# iOS 11 + 6s + MK3 TTS = Awesome



## hAudi (Oct 16, 2015)

I will return to edit this Post soon however given a prior business engagements time is against me....

1. I can confirm my MK3 TTS (2016) MMI + iPhone 6s + iOS 11 is a far cry, from all (Ive ) experienced over the past 16 months... with Audi? After upgrading iOS (6s) to iOS 11 ....: This happens...


Incoming caller image MMI / Contacts Displayed
Google Earth, Street View 
HotSpot Wifi Client appears

PLEASE Don't update iOS 11 with device Software Update?
Backup with Mac OS / Windoze software called iMazing (user defined Backup folder)

- - -

- _Parts of the exercise_
A - In the iOS 11 forum post, what software is suggested for making a backup?
B - Retype the iOS 11 forum post, everything from "1. I can confirm" down to "defined Backup folder)".
The material after this point is separate from the iOS 11 forum post.

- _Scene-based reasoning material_
- - -

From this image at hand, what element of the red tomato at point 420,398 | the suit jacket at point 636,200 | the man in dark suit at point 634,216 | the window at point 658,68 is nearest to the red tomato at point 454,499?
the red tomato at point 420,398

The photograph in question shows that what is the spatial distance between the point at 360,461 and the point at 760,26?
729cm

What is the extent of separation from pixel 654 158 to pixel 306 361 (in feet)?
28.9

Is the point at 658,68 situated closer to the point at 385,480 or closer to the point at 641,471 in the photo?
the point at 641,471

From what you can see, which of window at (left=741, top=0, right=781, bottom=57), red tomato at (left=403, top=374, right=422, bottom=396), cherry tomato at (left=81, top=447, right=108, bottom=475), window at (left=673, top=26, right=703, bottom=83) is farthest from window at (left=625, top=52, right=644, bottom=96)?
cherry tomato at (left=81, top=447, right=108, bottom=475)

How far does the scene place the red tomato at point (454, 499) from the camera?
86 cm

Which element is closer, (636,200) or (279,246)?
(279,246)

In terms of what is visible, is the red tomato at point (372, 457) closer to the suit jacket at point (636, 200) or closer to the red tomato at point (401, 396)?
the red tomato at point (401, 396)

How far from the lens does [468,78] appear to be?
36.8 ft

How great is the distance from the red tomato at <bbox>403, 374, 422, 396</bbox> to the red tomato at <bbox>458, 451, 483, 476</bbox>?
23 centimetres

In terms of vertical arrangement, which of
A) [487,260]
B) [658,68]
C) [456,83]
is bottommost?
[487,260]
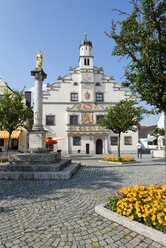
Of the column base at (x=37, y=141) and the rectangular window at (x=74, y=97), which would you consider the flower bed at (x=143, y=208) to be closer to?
the column base at (x=37, y=141)

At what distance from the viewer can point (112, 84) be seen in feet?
90.2

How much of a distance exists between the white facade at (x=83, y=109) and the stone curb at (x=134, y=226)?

- - -

- _Answers to the tasks_
A - iMazing, with a user-defined backup folder.

B -
1. I can confirm my MK3 TTS (2016) MMI + iPhone 6s + iOS 11 is a far cry, from all (Ive ) experienced over the past 16 months... with Audi? After upgrading iOS (6s) to iOS 11 ....: This happens...


Incoming caller image MMI / Contacts Displayed
Google Earth, Street View 
HotSpot Wifi Client appears

PLEASE Don't update iOS 11 with device Software Update?
Backup with Mac OS / Windoze software called iMazing (user defined Backup folder)